Several studies that evaluated the role of TARE in the treatment of liver metastases showed correlation between patients’ performance status and survival. In the current patient cohort, 28 patients (90%) had ECOG 0 or 1 performance status; therefore, statistical correlation could not be found. Davisson et al also reported that radioembolization within 6 months of hepatic metastasis diagnosis is a positive predictor of prolonged survival. In the current study, the median time from diagnosis of liver metastasis to TARE was 20.1 months and only 2 patients (6%) received TARE within 6 months of liver metastasis diagnosis, while in the study of Davisson et al 10 patients (42%) underwent TARE within 6 months after the liver metastasis diagnosis. These data highlight the differences in patient selection among institutions and may explain the excellent post-TARE median OS of 35.4 months in the study of Davisson et al.

Interestingly, the current study showed that patients who received other liver-directed therapy after TARE had longer median OS than patients who did not. This could be explained by survivorship bias; patients who were able to receive additional liver-directed therapy later in the course of the disease could have a slower progressing disease. There was no significant difference in OS between patients with and without extrahepatic disease. However, patients who had bone-only extrahepatic disease had higher OS (23 months) than patients having other extra hepatic disease (8 months), including patients having simultaneous bone and extraskeletal metastases. This is in line with the fact that bone metastases are rarely the cause of mortality in patients with breast cancer.

The present study has several limitations. This is a retrospective, single institution study without a control group. Criteria for TARE treatment could vary between our institution and others, as decisions are made by a multidisciplinary tumor board regarding the best available treatment. Therefore, selection bias may have skewed the results. The study did not account for differences in pre- or posttreatment chemotherapy and other treatments, which may represent a confounding bias, in addition to other factors such as menopausal status and comorbid conditions that may have contributed to the disease outcome. Lastly, the small number of patients does not allow identification of all the prognostic factors that may influence survival.
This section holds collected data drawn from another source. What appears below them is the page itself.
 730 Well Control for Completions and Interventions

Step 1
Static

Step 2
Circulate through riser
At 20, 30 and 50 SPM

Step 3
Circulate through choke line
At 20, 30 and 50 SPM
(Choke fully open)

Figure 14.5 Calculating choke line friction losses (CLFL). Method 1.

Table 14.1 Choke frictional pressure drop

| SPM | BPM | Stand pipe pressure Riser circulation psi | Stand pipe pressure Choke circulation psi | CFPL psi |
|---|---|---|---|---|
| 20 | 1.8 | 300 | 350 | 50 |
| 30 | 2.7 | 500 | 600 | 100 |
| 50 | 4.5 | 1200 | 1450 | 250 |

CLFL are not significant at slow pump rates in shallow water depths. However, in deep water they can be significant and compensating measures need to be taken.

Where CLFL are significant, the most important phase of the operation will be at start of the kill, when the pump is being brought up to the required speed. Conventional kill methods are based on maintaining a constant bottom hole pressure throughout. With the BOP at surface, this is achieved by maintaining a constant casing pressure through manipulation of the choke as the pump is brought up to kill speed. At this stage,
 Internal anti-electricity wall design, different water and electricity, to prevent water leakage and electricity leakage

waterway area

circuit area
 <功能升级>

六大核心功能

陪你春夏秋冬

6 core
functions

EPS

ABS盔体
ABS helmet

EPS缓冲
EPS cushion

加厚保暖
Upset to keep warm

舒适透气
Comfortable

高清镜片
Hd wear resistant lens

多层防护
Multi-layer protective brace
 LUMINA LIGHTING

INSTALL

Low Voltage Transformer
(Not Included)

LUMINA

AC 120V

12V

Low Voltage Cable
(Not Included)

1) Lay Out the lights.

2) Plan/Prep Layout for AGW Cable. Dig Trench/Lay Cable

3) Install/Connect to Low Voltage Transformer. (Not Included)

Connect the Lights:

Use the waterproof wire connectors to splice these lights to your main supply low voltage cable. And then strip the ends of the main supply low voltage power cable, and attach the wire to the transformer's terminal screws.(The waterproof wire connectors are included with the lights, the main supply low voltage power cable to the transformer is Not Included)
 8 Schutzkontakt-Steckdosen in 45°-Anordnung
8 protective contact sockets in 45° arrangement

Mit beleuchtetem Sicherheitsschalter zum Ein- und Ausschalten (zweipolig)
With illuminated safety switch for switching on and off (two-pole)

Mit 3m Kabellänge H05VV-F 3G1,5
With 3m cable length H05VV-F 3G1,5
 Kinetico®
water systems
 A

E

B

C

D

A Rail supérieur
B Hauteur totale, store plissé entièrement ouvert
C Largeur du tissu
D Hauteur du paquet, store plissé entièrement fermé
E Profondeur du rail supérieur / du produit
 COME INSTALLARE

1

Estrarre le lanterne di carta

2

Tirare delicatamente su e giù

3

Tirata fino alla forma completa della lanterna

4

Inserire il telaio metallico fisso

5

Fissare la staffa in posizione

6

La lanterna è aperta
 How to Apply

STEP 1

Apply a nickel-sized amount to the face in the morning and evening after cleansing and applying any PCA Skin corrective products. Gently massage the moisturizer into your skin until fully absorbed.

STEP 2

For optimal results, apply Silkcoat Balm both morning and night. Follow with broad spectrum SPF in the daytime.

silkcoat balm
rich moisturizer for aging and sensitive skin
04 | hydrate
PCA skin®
In conclusion, TARE using Y90-labeled glass microspheres has a favorable toxicity profile and provided 70% hepatic disease control rate in patients with breast cancer with liver-dominant chemotherapy-refractory metastases. ER+ status and lack of extrahepatic extraosseous metastasis were associated with longer median OS. The results of the current study with Y90-labeled glass microspheres are similar to previously published results with Y90-labeled resin microspheres. A future prospective randomized trial is warranted to confirm efficacy of radioembolization treatment and to identify prognostic factors that influence survival in patients with breast cancer with liver-dominant chemotherapy-refractory metastases.